Personal information
- Born: December 25, 1949 (age 76) Portland, Oregon, U.S.
- Listed height: 6 ft 4 in (1.93 m)
- Listed weight: 257 lb (117 kg)

Career information
- High school: Sunset (Portland)
- College: Oregon
- NFL draft: 1972: 1st round, 22nd overall pick

Career history
- Baltimore Colts (1972–1973); Denver Broncos (1974); Kansas City Chiefs (1974); Miami Dolphins (1975–1976);

Awards and highlights
- First-team All-Pac-8 (1971);

Career NFL statistics
- Games played: 65
- Fumble recoveries: 1
- Stats at Pro Football Reference

= Tom Drougas =

American football player (born 1949)

Thomas Christopher Drougas Jr. (born December 25, 1949) is an American former professional football player who was an offensive tackle in the National Football League (NFL) in the 1970s. He played college football for the Oregon Ducks.

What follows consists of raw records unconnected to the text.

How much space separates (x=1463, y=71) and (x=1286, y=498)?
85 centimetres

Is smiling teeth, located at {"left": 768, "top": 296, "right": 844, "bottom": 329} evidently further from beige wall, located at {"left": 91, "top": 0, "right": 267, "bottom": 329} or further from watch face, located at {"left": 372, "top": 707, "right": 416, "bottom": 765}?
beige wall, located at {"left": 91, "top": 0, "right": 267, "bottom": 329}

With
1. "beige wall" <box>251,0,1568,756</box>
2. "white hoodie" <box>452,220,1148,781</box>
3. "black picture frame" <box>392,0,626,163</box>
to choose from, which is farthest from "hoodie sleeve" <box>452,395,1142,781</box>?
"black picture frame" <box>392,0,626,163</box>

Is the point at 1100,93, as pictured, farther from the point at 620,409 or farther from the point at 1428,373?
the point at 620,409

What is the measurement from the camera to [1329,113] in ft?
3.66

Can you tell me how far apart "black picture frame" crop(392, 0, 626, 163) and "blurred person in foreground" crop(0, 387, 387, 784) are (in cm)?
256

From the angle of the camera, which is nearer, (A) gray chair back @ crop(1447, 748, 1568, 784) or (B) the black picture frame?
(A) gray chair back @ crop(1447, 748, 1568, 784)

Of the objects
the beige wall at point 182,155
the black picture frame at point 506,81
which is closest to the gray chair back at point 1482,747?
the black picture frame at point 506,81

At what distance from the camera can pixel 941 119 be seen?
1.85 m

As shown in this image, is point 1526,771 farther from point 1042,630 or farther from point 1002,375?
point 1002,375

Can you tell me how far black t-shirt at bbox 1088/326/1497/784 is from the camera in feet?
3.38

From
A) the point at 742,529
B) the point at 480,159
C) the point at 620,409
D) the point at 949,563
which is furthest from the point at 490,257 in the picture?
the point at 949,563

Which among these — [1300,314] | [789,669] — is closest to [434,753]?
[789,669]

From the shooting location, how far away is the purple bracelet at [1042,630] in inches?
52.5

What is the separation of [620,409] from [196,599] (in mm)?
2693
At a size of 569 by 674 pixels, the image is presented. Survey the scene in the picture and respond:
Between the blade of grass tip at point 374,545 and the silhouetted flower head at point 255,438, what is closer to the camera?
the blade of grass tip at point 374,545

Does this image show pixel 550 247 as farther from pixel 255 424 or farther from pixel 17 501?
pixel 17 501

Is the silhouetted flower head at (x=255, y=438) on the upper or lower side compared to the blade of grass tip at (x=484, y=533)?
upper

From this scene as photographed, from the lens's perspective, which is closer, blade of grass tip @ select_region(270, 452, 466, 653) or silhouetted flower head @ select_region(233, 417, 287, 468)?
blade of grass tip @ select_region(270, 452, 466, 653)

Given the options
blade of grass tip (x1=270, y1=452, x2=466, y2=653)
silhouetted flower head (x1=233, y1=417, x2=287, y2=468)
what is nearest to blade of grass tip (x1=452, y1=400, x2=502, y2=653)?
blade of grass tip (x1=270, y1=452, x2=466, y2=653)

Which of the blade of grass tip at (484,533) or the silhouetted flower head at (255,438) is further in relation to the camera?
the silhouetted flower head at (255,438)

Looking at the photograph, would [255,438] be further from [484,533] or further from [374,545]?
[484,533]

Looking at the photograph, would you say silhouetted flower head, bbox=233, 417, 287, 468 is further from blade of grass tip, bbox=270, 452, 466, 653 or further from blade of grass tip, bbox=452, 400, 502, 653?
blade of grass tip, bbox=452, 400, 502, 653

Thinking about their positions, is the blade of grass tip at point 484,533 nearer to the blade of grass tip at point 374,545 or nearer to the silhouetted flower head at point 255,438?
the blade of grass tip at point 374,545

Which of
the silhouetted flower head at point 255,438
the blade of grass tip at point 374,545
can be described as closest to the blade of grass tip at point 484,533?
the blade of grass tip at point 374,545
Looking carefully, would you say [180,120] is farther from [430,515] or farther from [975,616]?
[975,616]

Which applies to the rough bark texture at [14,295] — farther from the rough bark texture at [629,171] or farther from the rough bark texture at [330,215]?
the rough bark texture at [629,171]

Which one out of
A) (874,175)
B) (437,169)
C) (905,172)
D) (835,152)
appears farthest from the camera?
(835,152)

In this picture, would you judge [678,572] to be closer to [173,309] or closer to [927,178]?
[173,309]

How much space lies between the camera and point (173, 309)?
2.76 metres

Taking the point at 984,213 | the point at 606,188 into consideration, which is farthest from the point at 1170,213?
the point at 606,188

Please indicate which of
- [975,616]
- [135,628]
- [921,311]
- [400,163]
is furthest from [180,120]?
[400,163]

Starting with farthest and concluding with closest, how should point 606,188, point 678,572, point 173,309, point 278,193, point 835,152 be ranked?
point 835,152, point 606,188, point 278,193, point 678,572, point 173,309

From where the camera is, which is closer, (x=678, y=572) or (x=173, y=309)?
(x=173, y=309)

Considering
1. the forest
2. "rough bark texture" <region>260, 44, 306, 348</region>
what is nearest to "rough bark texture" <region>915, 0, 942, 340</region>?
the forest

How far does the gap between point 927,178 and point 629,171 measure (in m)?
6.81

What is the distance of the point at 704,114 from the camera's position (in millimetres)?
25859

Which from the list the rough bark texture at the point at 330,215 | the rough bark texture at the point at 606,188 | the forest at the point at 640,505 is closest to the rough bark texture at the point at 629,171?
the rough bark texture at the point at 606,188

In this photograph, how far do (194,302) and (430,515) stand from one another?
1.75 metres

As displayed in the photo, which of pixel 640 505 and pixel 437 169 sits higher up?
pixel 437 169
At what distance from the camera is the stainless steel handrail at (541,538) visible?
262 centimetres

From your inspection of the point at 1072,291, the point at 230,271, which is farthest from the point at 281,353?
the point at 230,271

He played high school football at Sunset High School in Beaverton, Oregon and played offensive lineman for the University of Oregon, becoming a first-team All-American selection in 1971, as the leading blocker for the Ducks’ high-powered offense that featured the likes of quarterback Dan Fouts, receiver Bob Newland, and running back Bobby Moore (Ahmad Rashad). He was selected by the Baltimore Colts with the 22nd overall pick in the first round of the 1972 NFL draft. He later played for the Denver Broncos, the Kansas City Chiefs, and the Miami Dolphins before retiring in 1976.